O CT, localizado na rua Laudelino da Costa Medeiros, 1557, está com atendimento normal pelo plantão, através do telefone (53) 9.99306085. Diretamente na sede, contatos podem ser feitos também pelo telefone (53) 3249.1321, das 8h às 12h e das 13h às 17h30.
HISTÓRIA DO ECA – Para pesquisadores e defensores dos direitos dessa população, o país deu um passo importante. Passadas três décadas, o percentual de crianças e adolescentes fora da escola caiu de 20% para 4,2%, a mortalidade infantil chegou a 12,4 por mil, e o trabalho infantil deixou de ser uma realidade para 5,7 milhões de crianças e adolescentes.
O estatuto considerado parte desses avanços é fruto de um tempo em que a concepção sobre os direitos das crianças e adolescentes mudou no país e no mundo. O coordenador do Programa de Cidadania dos Adolescentes do Fundo das Nações Unidas para a Infância (Unicef), Mario Volpi, conta que o Brasil participou ativamente das discussões internacionais que culminaram, em 1989, na Convenção Sobre os Direitos da Criança da Organização das Nações Unidas (ONU), assinada por 196 países.
Mesmo antes de esse acordo ter sido ratificado no Brasil, em 1990, os conceitos debatidos na ONU contribuíram para a inclusão do Artigo 227 na Constituição Federal de 1988. A partir dele, tornou-se “dever da família, da sociedade e do Estado assegurar à criança, ao adolescente e ao jovem, com absoluta prioridade, o direito à vida, à saúde, à alimentação, à educação, ao lazer, à profissionalização, à cultura, à dignidade, ao respeito, à liberdade e à convivência familiar e comunitária, além de colocá-los a salvo de toda forma de negligência, discriminação, exploração, violência, crueldade e opressão”.
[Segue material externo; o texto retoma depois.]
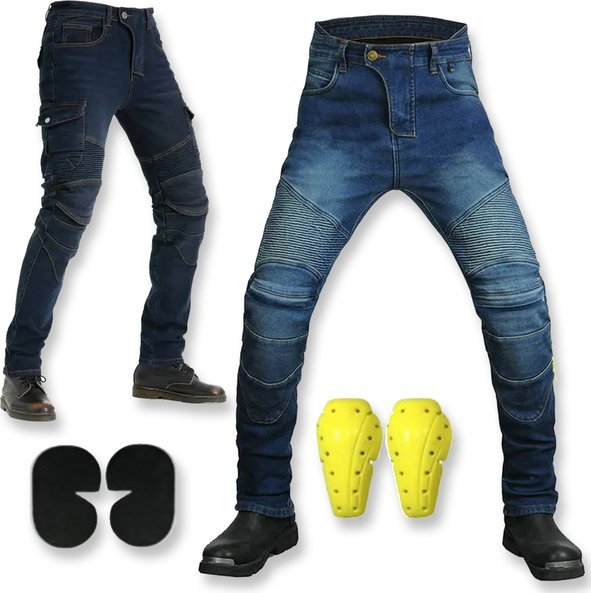 VOLERO SPODNIE VOLERO JEANS QUAD MTB CROSS MOTOR ENDURO XL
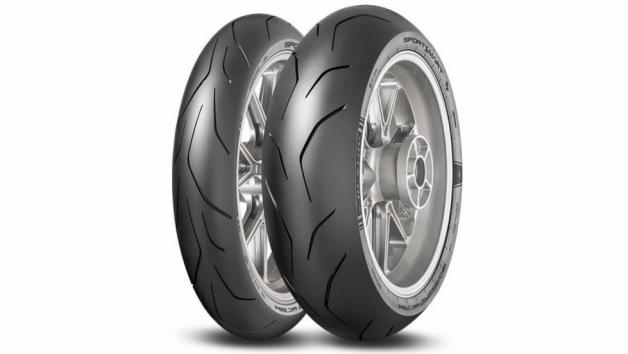 Ελαστικά Dunlop Sportsmart TT 120/70-17 HR & 160/60-17 HR Ελαστικά Dunlop Sportsmart TT 120/70-17 HR & 160/60-17 HR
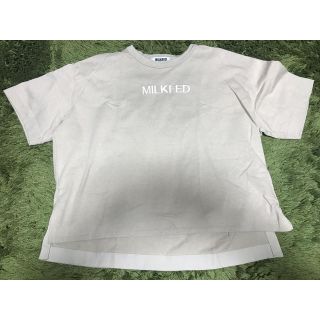 ミルクフェド(MILKFED.)のmilkfed ミルクフェド 秋物 Ｔシャツ(Tシャツ(半袖/袖なし))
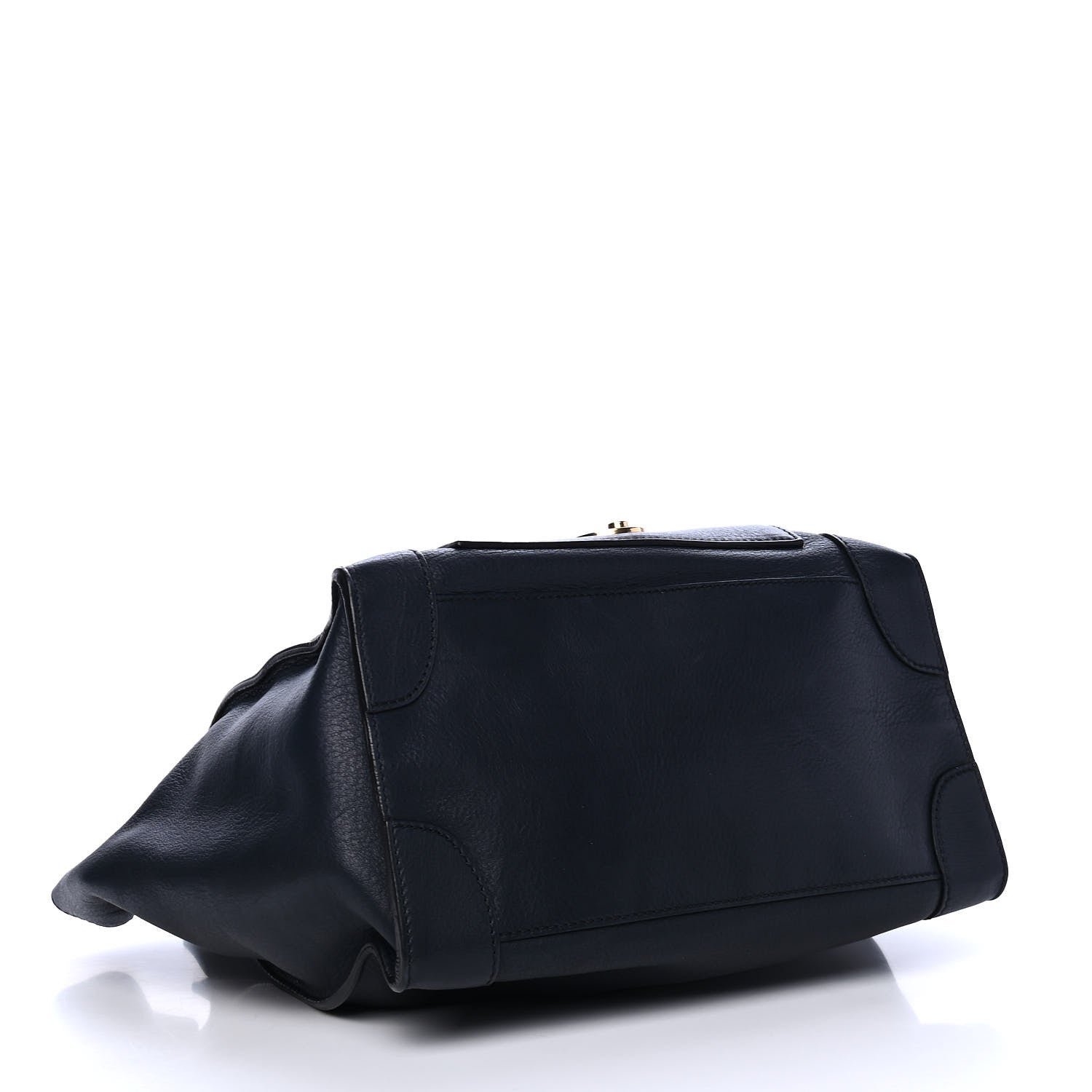 Celine Smooth Calfskin Mini Envelope Luggage Navy 3 of 4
O ECA parte do Artigo 227 e consolida todo o debate que o antecedeu, declarando crianças e adolescentes sujeitos de direito, aos quais devem ser garantidas a proteção integral e as oportunidades de desenvolvimento em condições de liberdade e de dignidade. Com isso, houve uma mudança conceitual com relação ao Código de Menores, de 1979, que estava voltado a repressão de crianças e adolescentes em situações irregulares, como crianças órfãs, pobres, em situação de rua ou em conflito com a lei.